Some years before the administration of President John Adams (1797-1801), Abigail Adams had written her husband a letter in which she urged that he "remember the ladies" in the days following the American Revolution, in particular their contributions to the fight for freedom and their desire for liberty. In the RLU, President Adams pushed voting rights for women, and was successful in getting the 12th Amendment passed in 1799.

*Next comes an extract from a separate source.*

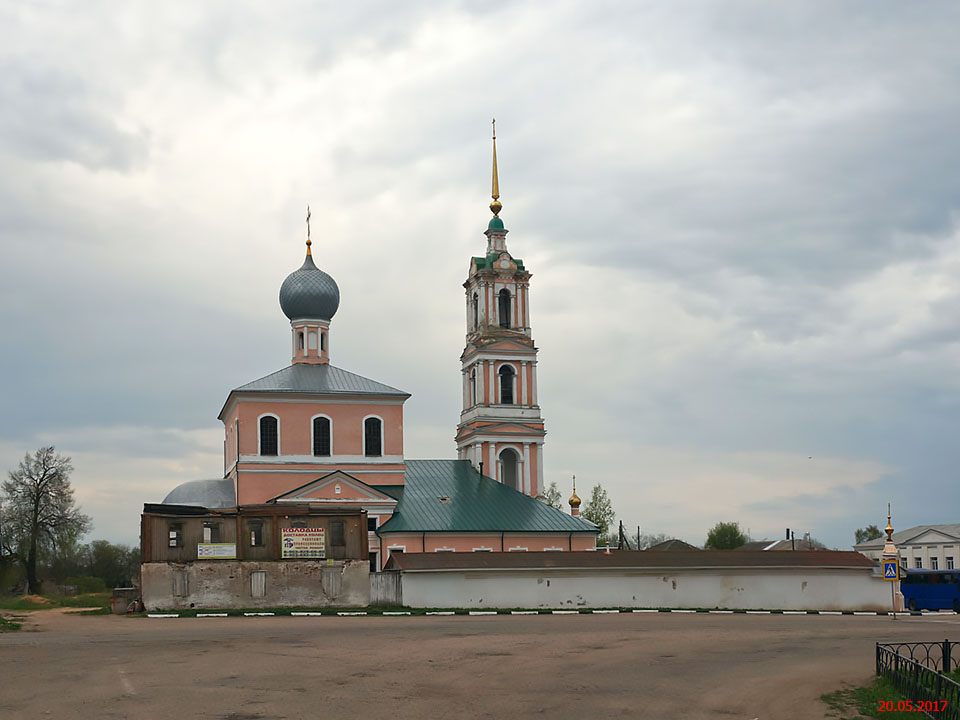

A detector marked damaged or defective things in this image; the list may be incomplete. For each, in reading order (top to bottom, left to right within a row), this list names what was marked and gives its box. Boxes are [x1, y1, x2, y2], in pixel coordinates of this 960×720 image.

peeling plaster wall [142, 560, 368, 612]
peeling plaster wall [400, 564, 892, 612]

Because women had the vote in 1800, instead of 1920, the highly political and activist Suffrage movement of the late 19th and early 20th centuries never happened. The Prohibition Act of 1919, which was passed as a way of placating the women's movement, never happened. As a result, Joseph Kennedy was unable to amass a fortune through rum-running, and had to settle for more modest pursuits. Since he could not establish a national political dynasty, Kennedy became prominent in local Boston circles, eventually establishing a number of businesses in the area.

One of these, a pub, was left to Joseph's son John Fitzgerald. John Kennedy managed and tended bar at his pub until his recent retirement, and his brother Teddy still tends bar there. The pub achieved a measure of fame in the 1980s when it became the basis for a TV sitcom, "Cheers," with the Kennedy brothers portrayed by Pat Robertson and Thomas P. "Tip" O'Neill.

John F. Kennedy and his wife Norma Jean, a former artist's model, live quietly in their modest home in Nantucket.